Brano di riferimento
● ● ● ● ● ● ●

L'energia viene prodotta da centrali idroelettriche e da vari parchi eolici[178]. Le ultime due centrali a carbone di Fiume Santo e Portovesme verranno dismesse nel 2025[179].

Miniere
La Sardegna è la regione italiana con il sottosuolo più ricco di minerali[180]: prima l'ossidiana[180][181], poi l'argento, lo zinco e il rame[180][181] sono stati fin dall'antichità una vera ricchezza per l'isola, posizionandola al centro di intensi traffici commerciali. Molti centri minerari erano sfruttati per l'estrazione di piombo, zinco, rame e argento, e dall'Ottocento in poi furono aperte miniere di carbone, antimonio, bauxite e oro[182].
Dopo il secolare sfruttamento, dalla seconda metà degli anni sessanta[181] molti siti minerari hanno cessato l'attività e le zone minerarie si stanno convertendo sempre di più al turismo legato all'archeologia industriale[183][184].
Agricoltura e allevamento
Il 47,9% della superficie dell'isola è sfruttata per pascoli e agricoltura[185]: di questa il 60,1% per l'allevamento, il 34,1% per l'agricoltura e il resto è occupato da coltivazioni legnose[185]. In Sardegna vivono oltre 3 milioni di ovini[185], quasi la metà dell'intero patrimonio nazionale[186], a fronte di circa 12 600 pastori[187]. La Sardegna sè specializzata da millenni nell'allevamento ovino, caprino e bovino[185]: nel 2012 erano presenti 126 000 capi appartenenti alla razza autoctona "capra sarda"[188].
L'agricoltura ha avuto un ruolo importante nella storia economica della regione, soprattutto nella grande piana campidanese particolarmente adatta alla cerealicoltura[188]. Nel XXI secolo il settore agricolo è legato soprattutto a produzioni specializzate come quelle cerealicola, vinicola, dell'olivicoltura, degli agrumi e del carciofo. Nel patrimonio boschivo è presente la quercia da sughero, che cresce spontanea e che viene esportata: la Sardegna produce infatti circa l'80% del sughero italiano[189].
Pesca
La pesca è un'attività affermatasi tra il Settecento e l'Ottocento[190], grazie alla pescosità dei mari circostanti e alla notevole estensione costiera dell'isola[191]. È molto sviluppata a Cagliari, ad Alghero e nelle coste del Sulcis[191], oltre ad avere rilevanza anche nell'Oristanese per la pesca delle anguille[192] e muggini[191]). Ottima è la produzione di mitili, specialmente a Olbia[191].

● ● ● ● ● ● ●

Esercizio A
Per favore, indica quante righe dei record contengono la stringa "instances". Scrivi soltanto il numero.
Il brano e i record sono materiali distinti tra loro.

Dati forniti
● ● ● ● ● ● ●

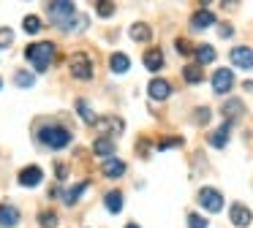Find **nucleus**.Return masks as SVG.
Wrapping results in <instances>:
<instances>
[{
  "label": "nucleus",
  "instance_id": "f257e3e1",
  "mask_svg": "<svg viewBox=\"0 0 253 228\" xmlns=\"http://www.w3.org/2000/svg\"><path fill=\"white\" fill-rule=\"evenodd\" d=\"M25 57L33 63V68L39 71V74H44L46 68H49L52 57H55V43L52 41H41V43H30L28 49H25Z\"/></svg>",
  "mask_w": 253,
  "mask_h": 228
},
{
  "label": "nucleus",
  "instance_id": "f03ea898",
  "mask_svg": "<svg viewBox=\"0 0 253 228\" xmlns=\"http://www.w3.org/2000/svg\"><path fill=\"white\" fill-rule=\"evenodd\" d=\"M39 141L49 150H63V147L71 144V130L63 128V125H44L39 130Z\"/></svg>",
  "mask_w": 253,
  "mask_h": 228
},
{
  "label": "nucleus",
  "instance_id": "7ed1b4c3",
  "mask_svg": "<svg viewBox=\"0 0 253 228\" xmlns=\"http://www.w3.org/2000/svg\"><path fill=\"white\" fill-rule=\"evenodd\" d=\"M46 14H49V22L55 27L68 30L71 19L77 16V5H74V3H49V5H46Z\"/></svg>",
  "mask_w": 253,
  "mask_h": 228
},
{
  "label": "nucleus",
  "instance_id": "20e7f679",
  "mask_svg": "<svg viewBox=\"0 0 253 228\" xmlns=\"http://www.w3.org/2000/svg\"><path fill=\"white\" fill-rule=\"evenodd\" d=\"M68 68H71L74 79H79V81H90V79H93V60H90L84 52H74Z\"/></svg>",
  "mask_w": 253,
  "mask_h": 228
},
{
  "label": "nucleus",
  "instance_id": "39448f33",
  "mask_svg": "<svg viewBox=\"0 0 253 228\" xmlns=\"http://www.w3.org/2000/svg\"><path fill=\"white\" fill-rule=\"evenodd\" d=\"M199 204H202L207 212H220L223 209V195H220V190H215V188H202L199 190Z\"/></svg>",
  "mask_w": 253,
  "mask_h": 228
},
{
  "label": "nucleus",
  "instance_id": "423d86ee",
  "mask_svg": "<svg viewBox=\"0 0 253 228\" xmlns=\"http://www.w3.org/2000/svg\"><path fill=\"white\" fill-rule=\"evenodd\" d=\"M234 87V74H231L229 68H218L212 74V90L215 95H226V92Z\"/></svg>",
  "mask_w": 253,
  "mask_h": 228
},
{
  "label": "nucleus",
  "instance_id": "0eeeda50",
  "mask_svg": "<svg viewBox=\"0 0 253 228\" xmlns=\"http://www.w3.org/2000/svg\"><path fill=\"white\" fill-rule=\"evenodd\" d=\"M19 185L22 188H36V185H41L44 182V171H41V166H28V168H22L19 171Z\"/></svg>",
  "mask_w": 253,
  "mask_h": 228
},
{
  "label": "nucleus",
  "instance_id": "6e6552de",
  "mask_svg": "<svg viewBox=\"0 0 253 228\" xmlns=\"http://www.w3.org/2000/svg\"><path fill=\"white\" fill-rule=\"evenodd\" d=\"M147 92H150L153 101H166V98L171 95V84L166 79H153V81H150V87H147Z\"/></svg>",
  "mask_w": 253,
  "mask_h": 228
},
{
  "label": "nucleus",
  "instance_id": "1a4fd4ad",
  "mask_svg": "<svg viewBox=\"0 0 253 228\" xmlns=\"http://www.w3.org/2000/svg\"><path fill=\"white\" fill-rule=\"evenodd\" d=\"M229 217H231V223H234L237 228H248V226H251V220H253L251 209H248V206H242V204H234V206H231Z\"/></svg>",
  "mask_w": 253,
  "mask_h": 228
},
{
  "label": "nucleus",
  "instance_id": "9d476101",
  "mask_svg": "<svg viewBox=\"0 0 253 228\" xmlns=\"http://www.w3.org/2000/svg\"><path fill=\"white\" fill-rule=\"evenodd\" d=\"M19 209L17 206H11V204H0V226L3 228H14V226H19Z\"/></svg>",
  "mask_w": 253,
  "mask_h": 228
},
{
  "label": "nucleus",
  "instance_id": "9b49d317",
  "mask_svg": "<svg viewBox=\"0 0 253 228\" xmlns=\"http://www.w3.org/2000/svg\"><path fill=\"white\" fill-rule=\"evenodd\" d=\"M101 171H104L106 177L117 179V177H123V174H126V160H120V157H106L104 166H101Z\"/></svg>",
  "mask_w": 253,
  "mask_h": 228
},
{
  "label": "nucleus",
  "instance_id": "f8f14e48",
  "mask_svg": "<svg viewBox=\"0 0 253 228\" xmlns=\"http://www.w3.org/2000/svg\"><path fill=\"white\" fill-rule=\"evenodd\" d=\"M231 63H234L237 68H251V65H253V52L248 46L231 49Z\"/></svg>",
  "mask_w": 253,
  "mask_h": 228
},
{
  "label": "nucleus",
  "instance_id": "ddd939ff",
  "mask_svg": "<svg viewBox=\"0 0 253 228\" xmlns=\"http://www.w3.org/2000/svg\"><path fill=\"white\" fill-rule=\"evenodd\" d=\"M109 68H112V74H117V76L128 74V71H131V60H128V54L115 52V54L109 57Z\"/></svg>",
  "mask_w": 253,
  "mask_h": 228
},
{
  "label": "nucleus",
  "instance_id": "4468645a",
  "mask_svg": "<svg viewBox=\"0 0 253 228\" xmlns=\"http://www.w3.org/2000/svg\"><path fill=\"white\" fill-rule=\"evenodd\" d=\"M95 125H98L101 130H106V139H112V136H120V133H123V119H120V117L95 119Z\"/></svg>",
  "mask_w": 253,
  "mask_h": 228
},
{
  "label": "nucleus",
  "instance_id": "2eb2a0df",
  "mask_svg": "<svg viewBox=\"0 0 253 228\" xmlns=\"http://www.w3.org/2000/svg\"><path fill=\"white\" fill-rule=\"evenodd\" d=\"M210 25H215V14H212V11H207V8L196 11V14L191 16V27H193V30H204V27H210Z\"/></svg>",
  "mask_w": 253,
  "mask_h": 228
},
{
  "label": "nucleus",
  "instance_id": "dca6fc26",
  "mask_svg": "<svg viewBox=\"0 0 253 228\" xmlns=\"http://www.w3.org/2000/svg\"><path fill=\"white\" fill-rule=\"evenodd\" d=\"M229 130H231V122H223L218 130H212V133H210V147H215V150L226 147V141H229Z\"/></svg>",
  "mask_w": 253,
  "mask_h": 228
},
{
  "label": "nucleus",
  "instance_id": "f3484780",
  "mask_svg": "<svg viewBox=\"0 0 253 228\" xmlns=\"http://www.w3.org/2000/svg\"><path fill=\"white\" fill-rule=\"evenodd\" d=\"M245 112V106H242V101H237V98H231V101H226L223 103V117H226V122H234L240 114Z\"/></svg>",
  "mask_w": 253,
  "mask_h": 228
},
{
  "label": "nucleus",
  "instance_id": "a211bd4d",
  "mask_svg": "<svg viewBox=\"0 0 253 228\" xmlns=\"http://www.w3.org/2000/svg\"><path fill=\"white\" fill-rule=\"evenodd\" d=\"M144 68L147 71H161L164 68V54H161V49H150V52H144Z\"/></svg>",
  "mask_w": 253,
  "mask_h": 228
},
{
  "label": "nucleus",
  "instance_id": "6ab92c4d",
  "mask_svg": "<svg viewBox=\"0 0 253 228\" xmlns=\"http://www.w3.org/2000/svg\"><path fill=\"white\" fill-rule=\"evenodd\" d=\"M93 152H95V155H101V157H112V152H115V141L106 139V136H101V139H95Z\"/></svg>",
  "mask_w": 253,
  "mask_h": 228
},
{
  "label": "nucleus",
  "instance_id": "aec40b11",
  "mask_svg": "<svg viewBox=\"0 0 253 228\" xmlns=\"http://www.w3.org/2000/svg\"><path fill=\"white\" fill-rule=\"evenodd\" d=\"M104 204H106V209H109L112 215H117V212L123 209V193L120 190H109L106 198H104Z\"/></svg>",
  "mask_w": 253,
  "mask_h": 228
},
{
  "label": "nucleus",
  "instance_id": "412c9836",
  "mask_svg": "<svg viewBox=\"0 0 253 228\" xmlns=\"http://www.w3.org/2000/svg\"><path fill=\"white\" fill-rule=\"evenodd\" d=\"M131 38L133 41H150L153 38V30H150V25H144V22H136V25H131Z\"/></svg>",
  "mask_w": 253,
  "mask_h": 228
},
{
  "label": "nucleus",
  "instance_id": "4be33fe9",
  "mask_svg": "<svg viewBox=\"0 0 253 228\" xmlns=\"http://www.w3.org/2000/svg\"><path fill=\"white\" fill-rule=\"evenodd\" d=\"M87 188H90V182L84 179V182H79V185H77V188L66 190V193H63V204H68V206H71V204H77V198H79V195H82Z\"/></svg>",
  "mask_w": 253,
  "mask_h": 228
},
{
  "label": "nucleus",
  "instance_id": "5701e85b",
  "mask_svg": "<svg viewBox=\"0 0 253 228\" xmlns=\"http://www.w3.org/2000/svg\"><path fill=\"white\" fill-rule=\"evenodd\" d=\"M182 76H185V81H188V84H199V81L204 79L202 65H185V68H182Z\"/></svg>",
  "mask_w": 253,
  "mask_h": 228
},
{
  "label": "nucleus",
  "instance_id": "b1692460",
  "mask_svg": "<svg viewBox=\"0 0 253 228\" xmlns=\"http://www.w3.org/2000/svg\"><path fill=\"white\" fill-rule=\"evenodd\" d=\"M77 112H79V117L84 119V122L87 125H95V114H93V106H90L87 101H82V98H79L77 101Z\"/></svg>",
  "mask_w": 253,
  "mask_h": 228
},
{
  "label": "nucleus",
  "instance_id": "393cba45",
  "mask_svg": "<svg viewBox=\"0 0 253 228\" xmlns=\"http://www.w3.org/2000/svg\"><path fill=\"white\" fill-rule=\"evenodd\" d=\"M196 60H199V65L212 63V60H215V49L210 46V43H202V46L196 49Z\"/></svg>",
  "mask_w": 253,
  "mask_h": 228
},
{
  "label": "nucleus",
  "instance_id": "a878e982",
  "mask_svg": "<svg viewBox=\"0 0 253 228\" xmlns=\"http://www.w3.org/2000/svg\"><path fill=\"white\" fill-rule=\"evenodd\" d=\"M22 27H25V33L36 36V33L41 30V19H39L36 14H28V16H25V22H22Z\"/></svg>",
  "mask_w": 253,
  "mask_h": 228
},
{
  "label": "nucleus",
  "instance_id": "bb28decb",
  "mask_svg": "<svg viewBox=\"0 0 253 228\" xmlns=\"http://www.w3.org/2000/svg\"><path fill=\"white\" fill-rule=\"evenodd\" d=\"M14 81H17V87H33L36 84V74H30V71H17Z\"/></svg>",
  "mask_w": 253,
  "mask_h": 228
},
{
  "label": "nucleus",
  "instance_id": "cd10ccee",
  "mask_svg": "<svg viewBox=\"0 0 253 228\" xmlns=\"http://www.w3.org/2000/svg\"><path fill=\"white\" fill-rule=\"evenodd\" d=\"M39 226L57 228V215H55V212H39Z\"/></svg>",
  "mask_w": 253,
  "mask_h": 228
},
{
  "label": "nucleus",
  "instance_id": "c85d7f7f",
  "mask_svg": "<svg viewBox=\"0 0 253 228\" xmlns=\"http://www.w3.org/2000/svg\"><path fill=\"white\" fill-rule=\"evenodd\" d=\"M87 16H82V14H77V16H74V19H71V25H68V30H84V27H87Z\"/></svg>",
  "mask_w": 253,
  "mask_h": 228
},
{
  "label": "nucleus",
  "instance_id": "c756f323",
  "mask_svg": "<svg viewBox=\"0 0 253 228\" xmlns=\"http://www.w3.org/2000/svg\"><path fill=\"white\" fill-rule=\"evenodd\" d=\"M188 226L191 228H207V220H204L202 215H193L191 212V215H188Z\"/></svg>",
  "mask_w": 253,
  "mask_h": 228
},
{
  "label": "nucleus",
  "instance_id": "7c9ffc66",
  "mask_svg": "<svg viewBox=\"0 0 253 228\" xmlns=\"http://www.w3.org/2000/svg\"><path fill=\"white\" fill-rule=\"evenodd\" d=\"M193 117H196L199 125H207V122H210V109H207V106L196 109V114H193Z\"/></svg>",
  "mask_w": 253,
  "mask_h": 228
},
{
  "label": "nucleus",
  "instance_id": "2f4dec72",
  "mask_svg": "<svg viewBox=\"0 0 253 228\" xmlns=\"http://www.w3.org/2000/svg\"><path fill=\"white\" fill-rule=\"evenodd\" d=\"M11 41H14V33L8 27H0V46H8Z\"/></svg>",
  "mask_w": 253,
  "mask_h": 228
},
{
  "label": "nucleus",
  "instance_id": "473e14b6",
  "mask_svg": "<svg viewBox=\"0 0 253 228\" xmlns=\"http://www.w3.org/2000/svg\"><path fill=\"white\" fill-rule=\"evenodd\" d=\"M169 147H182V139H177V136H169L166 141H161L158 150H169Z\"/></svg>",
  "mask_w": 253,
  "mask_h": 228
},
{
  "label": "nucleus",
  "instance_id": "72a5a7b5",
  "mask_svg": "<svg viewBox=\"0 0 253 228\" xmlns=\"http://www.w3.org/2000/svg\"><path fill=\"white\" fill-rule=\"evenodd\" d=\"M95 8H98V16H112L115 14V3H98Z\"/></svg>",
  "mask_w": 253,
  "mask_h": 228
},
{
  "label": "nucleus",
  "instance_id": "f704fd0d",
  "mask_svg": "<svg viewBox=\"0 0 253 228\" xmlns=\"http://www.w3.org/2000/svg\"><path fill=\"white\" fill-rule=\"evenodd\" d=\"M177 52H180V54H191V52H193V46L185 41V38H177Z\"/></svg>",
  "mask_w": 253,
  "mask_h": 228
},
{
  "label": "nucleus",
  "instance_id": "c9c22d12",
  "mask_svg": "<svg viewBox=\"0 0 253 228\" xmlns=\"http://www.w3.org/2000/svg\"><path fill=\"white\" fill-rule=\"evenodd\" d=\"M55 174H57V179L63 182V179L68 177V166H63V163H57V166H55Z\"/></svg>",
  "mask_w": 253,
  "mask_h": 228
},
{
  "label": "nucleus",
  "instance_id": "e433bc0d",
  "mask_svg": "<svg viewBox=\"0 0 253 228\" xmlns=\"http://www.w3.org/2000/svg\"><path fill=\"white\" fill-rule=\"evenodd\" d=\"M220 38H231V33H234V30H231V25H220Z\"/></svg>",
  "mask_w": 253,
  "mask_h": 228
},
{
  "label": "nucleus",
  "instance_id": "4c0bfd02",
  "mask_svg": "<svg viewBox=\"0 0 253 228\" xmlns=\"http://www.w3.org/2000/svg\"><path fill=\"white\" fill-rule=\"evenodd\" d=\"M126 228H139V226H136V223H128V226H126Z\"/></svg>",
  "mask_w": 253,
  "mask_h": 228
},
{
  "label": "nucleus",
  "instance_id": "58836bf2",
  "mask_svg": "<svg viewBox=\"0 0 253 228\" xmlns=\"http://www.w3.org/2000/svg\"><path fill=\"white\" fill-rule=\"evenodd\" d=\"M0 87H3V81H0Z\"/></svg>",
  "mask_w": 253,
  "mask_h": 228
}]
</instances>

● ● ● ● ● ● ●

Esercizio B
Secondo il brano, quale quota del sughero italiano viene prodotta in Sardegna?

Soluzione A
3

Soluzione B
Circa l'80%.